You're probably thinking you're out of the woods now, right?  Sadly, I ran into my next series of errors thinking along the same lines.

Step 4 - More NuGet Package Installations!!!

After fixing up my web.config file, I had an error popping up that looked eerily like the previous version of ASP.NET Membership, but since I was using the latest and greatest membership providers, this had me a bit confused.  The error I was receiving is below:

Could not find stored procedure 'dbo.aspnet_CheckSchemaVersion'. Description: An unhandled exception occurred during the execution of the current web request.

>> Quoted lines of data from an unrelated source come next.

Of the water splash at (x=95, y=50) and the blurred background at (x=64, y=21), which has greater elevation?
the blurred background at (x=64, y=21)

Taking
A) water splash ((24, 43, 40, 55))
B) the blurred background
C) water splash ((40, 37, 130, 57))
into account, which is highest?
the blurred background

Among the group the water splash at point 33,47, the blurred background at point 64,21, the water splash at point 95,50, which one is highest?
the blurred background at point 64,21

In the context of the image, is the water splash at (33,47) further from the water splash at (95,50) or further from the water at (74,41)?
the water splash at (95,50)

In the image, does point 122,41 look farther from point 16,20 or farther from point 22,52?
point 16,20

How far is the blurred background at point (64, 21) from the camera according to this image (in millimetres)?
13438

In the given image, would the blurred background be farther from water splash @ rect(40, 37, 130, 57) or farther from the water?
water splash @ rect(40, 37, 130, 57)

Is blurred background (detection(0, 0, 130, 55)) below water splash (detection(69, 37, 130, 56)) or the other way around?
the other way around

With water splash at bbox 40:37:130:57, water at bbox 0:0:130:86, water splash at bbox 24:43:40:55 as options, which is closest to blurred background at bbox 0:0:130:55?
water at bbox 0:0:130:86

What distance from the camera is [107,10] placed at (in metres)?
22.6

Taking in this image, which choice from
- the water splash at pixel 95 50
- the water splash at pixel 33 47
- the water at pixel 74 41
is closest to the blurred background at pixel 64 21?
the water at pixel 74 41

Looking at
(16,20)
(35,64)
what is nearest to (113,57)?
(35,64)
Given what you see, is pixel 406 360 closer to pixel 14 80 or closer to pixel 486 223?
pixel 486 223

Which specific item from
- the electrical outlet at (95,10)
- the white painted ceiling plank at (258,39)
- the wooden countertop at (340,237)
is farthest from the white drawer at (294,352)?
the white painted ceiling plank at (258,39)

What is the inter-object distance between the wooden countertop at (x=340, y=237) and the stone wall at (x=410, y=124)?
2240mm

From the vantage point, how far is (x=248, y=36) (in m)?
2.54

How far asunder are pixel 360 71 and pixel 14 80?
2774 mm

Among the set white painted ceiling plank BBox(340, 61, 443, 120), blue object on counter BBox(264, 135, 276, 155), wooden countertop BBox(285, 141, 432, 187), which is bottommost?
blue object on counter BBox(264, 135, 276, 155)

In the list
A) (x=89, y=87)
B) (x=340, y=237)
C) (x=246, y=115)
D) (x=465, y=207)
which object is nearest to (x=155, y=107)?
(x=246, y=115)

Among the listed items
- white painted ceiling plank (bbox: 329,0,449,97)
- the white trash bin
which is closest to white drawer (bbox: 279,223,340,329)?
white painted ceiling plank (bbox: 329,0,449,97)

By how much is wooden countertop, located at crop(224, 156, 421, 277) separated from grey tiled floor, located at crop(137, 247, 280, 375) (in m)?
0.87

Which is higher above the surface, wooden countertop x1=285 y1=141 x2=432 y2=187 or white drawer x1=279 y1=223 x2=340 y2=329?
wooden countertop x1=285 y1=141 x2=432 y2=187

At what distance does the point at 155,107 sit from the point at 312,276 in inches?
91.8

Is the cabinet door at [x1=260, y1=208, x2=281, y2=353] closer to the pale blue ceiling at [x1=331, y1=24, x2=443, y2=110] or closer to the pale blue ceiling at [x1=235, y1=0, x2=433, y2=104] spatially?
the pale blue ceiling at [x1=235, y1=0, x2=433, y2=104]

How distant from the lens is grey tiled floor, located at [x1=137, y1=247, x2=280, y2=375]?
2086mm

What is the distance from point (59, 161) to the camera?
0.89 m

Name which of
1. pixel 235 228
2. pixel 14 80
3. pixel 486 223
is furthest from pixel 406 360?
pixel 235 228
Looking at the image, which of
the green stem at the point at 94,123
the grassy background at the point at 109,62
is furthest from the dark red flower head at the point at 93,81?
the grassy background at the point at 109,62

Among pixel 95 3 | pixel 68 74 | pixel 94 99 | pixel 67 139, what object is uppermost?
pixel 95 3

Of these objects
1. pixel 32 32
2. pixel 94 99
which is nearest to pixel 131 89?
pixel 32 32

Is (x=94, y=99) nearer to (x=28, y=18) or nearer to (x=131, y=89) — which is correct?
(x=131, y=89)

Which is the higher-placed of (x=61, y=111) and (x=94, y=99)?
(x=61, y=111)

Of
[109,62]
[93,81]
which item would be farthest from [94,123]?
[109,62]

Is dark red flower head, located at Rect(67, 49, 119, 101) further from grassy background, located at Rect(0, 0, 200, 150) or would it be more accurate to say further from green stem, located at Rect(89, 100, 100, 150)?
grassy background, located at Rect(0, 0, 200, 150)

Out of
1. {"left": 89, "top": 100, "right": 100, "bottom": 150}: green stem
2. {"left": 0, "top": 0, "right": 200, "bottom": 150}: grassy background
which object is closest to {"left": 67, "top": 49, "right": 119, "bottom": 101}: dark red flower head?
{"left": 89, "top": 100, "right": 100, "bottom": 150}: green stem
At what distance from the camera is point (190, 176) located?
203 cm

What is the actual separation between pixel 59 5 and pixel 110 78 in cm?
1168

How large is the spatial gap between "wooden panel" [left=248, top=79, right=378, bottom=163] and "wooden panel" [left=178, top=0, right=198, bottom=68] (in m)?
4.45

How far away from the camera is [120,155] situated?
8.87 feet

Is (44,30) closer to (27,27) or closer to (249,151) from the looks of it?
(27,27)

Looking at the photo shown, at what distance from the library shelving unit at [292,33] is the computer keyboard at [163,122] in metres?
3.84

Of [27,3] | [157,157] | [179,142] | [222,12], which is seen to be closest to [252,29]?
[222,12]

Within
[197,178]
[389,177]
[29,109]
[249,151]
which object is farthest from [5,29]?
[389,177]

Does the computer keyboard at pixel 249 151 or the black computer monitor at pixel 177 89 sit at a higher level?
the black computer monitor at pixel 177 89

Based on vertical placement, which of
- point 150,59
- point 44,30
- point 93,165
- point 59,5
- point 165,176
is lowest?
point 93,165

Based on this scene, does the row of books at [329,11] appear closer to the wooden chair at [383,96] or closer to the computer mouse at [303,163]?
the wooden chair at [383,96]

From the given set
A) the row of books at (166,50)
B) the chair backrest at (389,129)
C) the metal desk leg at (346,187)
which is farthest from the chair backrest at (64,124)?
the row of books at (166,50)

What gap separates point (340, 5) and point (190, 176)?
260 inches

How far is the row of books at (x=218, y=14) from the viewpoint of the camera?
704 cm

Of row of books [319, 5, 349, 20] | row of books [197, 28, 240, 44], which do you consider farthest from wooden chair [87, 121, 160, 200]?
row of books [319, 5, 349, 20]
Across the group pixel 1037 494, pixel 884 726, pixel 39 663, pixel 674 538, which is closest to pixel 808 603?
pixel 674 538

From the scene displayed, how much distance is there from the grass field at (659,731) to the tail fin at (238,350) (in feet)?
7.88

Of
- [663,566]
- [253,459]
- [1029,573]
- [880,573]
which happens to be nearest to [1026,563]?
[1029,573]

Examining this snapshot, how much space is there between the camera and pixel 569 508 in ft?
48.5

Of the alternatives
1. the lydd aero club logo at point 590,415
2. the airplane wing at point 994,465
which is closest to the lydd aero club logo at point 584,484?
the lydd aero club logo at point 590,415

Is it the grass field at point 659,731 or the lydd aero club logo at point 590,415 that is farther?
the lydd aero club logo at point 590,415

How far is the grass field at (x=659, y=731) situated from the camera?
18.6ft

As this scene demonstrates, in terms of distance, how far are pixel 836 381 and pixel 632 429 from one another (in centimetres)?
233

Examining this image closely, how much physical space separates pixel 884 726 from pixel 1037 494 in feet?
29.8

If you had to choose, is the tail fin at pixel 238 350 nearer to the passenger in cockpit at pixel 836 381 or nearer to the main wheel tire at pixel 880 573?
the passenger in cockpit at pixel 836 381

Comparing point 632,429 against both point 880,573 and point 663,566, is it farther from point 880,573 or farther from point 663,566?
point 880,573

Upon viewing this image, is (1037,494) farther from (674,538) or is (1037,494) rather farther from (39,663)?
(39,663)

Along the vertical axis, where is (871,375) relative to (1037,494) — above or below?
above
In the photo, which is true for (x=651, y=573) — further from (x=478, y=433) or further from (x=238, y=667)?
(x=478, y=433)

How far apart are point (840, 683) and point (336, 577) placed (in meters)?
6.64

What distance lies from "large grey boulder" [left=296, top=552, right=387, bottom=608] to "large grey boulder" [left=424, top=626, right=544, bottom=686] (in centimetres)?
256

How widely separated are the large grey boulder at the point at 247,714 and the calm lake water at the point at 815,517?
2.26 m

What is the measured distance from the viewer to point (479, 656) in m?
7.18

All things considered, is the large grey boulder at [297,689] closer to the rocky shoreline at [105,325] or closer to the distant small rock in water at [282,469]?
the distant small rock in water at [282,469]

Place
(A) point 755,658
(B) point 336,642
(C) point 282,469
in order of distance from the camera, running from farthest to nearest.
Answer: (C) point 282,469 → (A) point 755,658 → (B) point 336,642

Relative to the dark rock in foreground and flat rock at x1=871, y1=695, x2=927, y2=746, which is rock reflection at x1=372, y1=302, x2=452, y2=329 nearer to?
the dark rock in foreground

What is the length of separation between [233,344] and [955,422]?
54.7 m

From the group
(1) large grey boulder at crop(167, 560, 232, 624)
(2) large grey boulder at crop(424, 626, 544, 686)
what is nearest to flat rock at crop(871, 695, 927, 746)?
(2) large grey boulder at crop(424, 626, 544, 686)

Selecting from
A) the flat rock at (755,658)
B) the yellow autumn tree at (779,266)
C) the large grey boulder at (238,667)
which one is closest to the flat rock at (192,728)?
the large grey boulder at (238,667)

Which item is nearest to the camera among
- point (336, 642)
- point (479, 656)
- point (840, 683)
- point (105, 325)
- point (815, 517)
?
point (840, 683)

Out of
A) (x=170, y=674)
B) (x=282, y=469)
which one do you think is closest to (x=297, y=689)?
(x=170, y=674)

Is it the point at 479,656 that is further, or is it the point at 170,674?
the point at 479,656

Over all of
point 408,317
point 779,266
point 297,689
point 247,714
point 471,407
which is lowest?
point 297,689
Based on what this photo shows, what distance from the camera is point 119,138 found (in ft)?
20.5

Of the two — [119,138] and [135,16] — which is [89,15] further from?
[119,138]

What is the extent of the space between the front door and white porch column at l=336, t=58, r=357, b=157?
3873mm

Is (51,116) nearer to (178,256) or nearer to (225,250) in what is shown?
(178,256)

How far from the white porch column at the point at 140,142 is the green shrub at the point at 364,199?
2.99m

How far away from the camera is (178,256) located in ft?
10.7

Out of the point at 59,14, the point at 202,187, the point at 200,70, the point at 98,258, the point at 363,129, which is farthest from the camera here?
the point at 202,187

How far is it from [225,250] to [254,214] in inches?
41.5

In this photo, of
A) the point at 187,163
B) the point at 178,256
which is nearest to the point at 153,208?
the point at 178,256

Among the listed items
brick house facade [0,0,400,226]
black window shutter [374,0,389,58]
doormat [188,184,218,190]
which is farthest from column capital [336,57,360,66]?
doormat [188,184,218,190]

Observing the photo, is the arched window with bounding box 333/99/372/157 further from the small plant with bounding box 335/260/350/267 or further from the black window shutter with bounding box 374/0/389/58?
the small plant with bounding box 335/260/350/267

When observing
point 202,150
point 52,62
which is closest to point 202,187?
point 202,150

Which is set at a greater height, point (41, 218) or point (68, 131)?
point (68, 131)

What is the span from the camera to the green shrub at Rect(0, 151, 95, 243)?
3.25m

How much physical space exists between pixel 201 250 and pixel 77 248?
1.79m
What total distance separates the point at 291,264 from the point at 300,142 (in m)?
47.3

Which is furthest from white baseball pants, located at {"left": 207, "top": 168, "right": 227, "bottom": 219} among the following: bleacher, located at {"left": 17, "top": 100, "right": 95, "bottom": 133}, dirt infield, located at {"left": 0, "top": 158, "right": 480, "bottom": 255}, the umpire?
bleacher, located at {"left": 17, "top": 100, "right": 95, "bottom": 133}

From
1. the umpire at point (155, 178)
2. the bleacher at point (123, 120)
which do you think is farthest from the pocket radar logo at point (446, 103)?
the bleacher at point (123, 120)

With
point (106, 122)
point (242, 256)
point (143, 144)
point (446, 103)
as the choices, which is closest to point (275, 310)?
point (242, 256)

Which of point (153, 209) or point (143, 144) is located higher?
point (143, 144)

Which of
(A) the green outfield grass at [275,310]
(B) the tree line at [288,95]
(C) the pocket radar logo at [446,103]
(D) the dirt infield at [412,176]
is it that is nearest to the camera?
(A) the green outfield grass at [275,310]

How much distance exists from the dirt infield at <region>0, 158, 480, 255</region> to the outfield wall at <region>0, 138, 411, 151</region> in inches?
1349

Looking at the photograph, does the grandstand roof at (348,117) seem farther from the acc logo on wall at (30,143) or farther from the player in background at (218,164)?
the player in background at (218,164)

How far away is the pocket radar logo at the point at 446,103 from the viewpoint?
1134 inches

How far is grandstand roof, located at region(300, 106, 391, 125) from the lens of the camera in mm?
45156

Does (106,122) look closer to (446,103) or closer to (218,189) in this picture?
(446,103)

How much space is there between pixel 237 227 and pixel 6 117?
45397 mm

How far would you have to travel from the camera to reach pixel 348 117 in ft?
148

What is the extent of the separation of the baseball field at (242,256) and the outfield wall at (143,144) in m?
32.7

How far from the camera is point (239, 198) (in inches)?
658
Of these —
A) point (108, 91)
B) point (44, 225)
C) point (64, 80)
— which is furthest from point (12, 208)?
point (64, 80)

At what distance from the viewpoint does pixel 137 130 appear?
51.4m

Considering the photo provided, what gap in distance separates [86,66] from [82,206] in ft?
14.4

Please review the stack trace for more information about the error and where it originated in the code.

Exception Details: System.Data.SqlClient.SqlException: Could not find stored procedure 'dbo.aspnet_CheckSchemaVersion'.

I had to install to my MVC 4 project another NuGet package:

Install-Package System.Web.Providers

This duplicated a number of lines in web.config file and I had to remove the original and use the newly-added provider tags replacing the connectionStringName attribute with my connect strings name.  The providers I had duplicated entries for after installing the System.Web.Providers package were:

  • DefaultProfileProvider
  • DefaultMembershipProvider
  • DefaultRoleProvider

Okie dokie, that should get you out of the woods and back to coding.  Yes, it was painful, but hopefully this helps someone else out on the interwebs figure out all the configurations necessary to upgrade an app to the latest .NET 4.5 framework!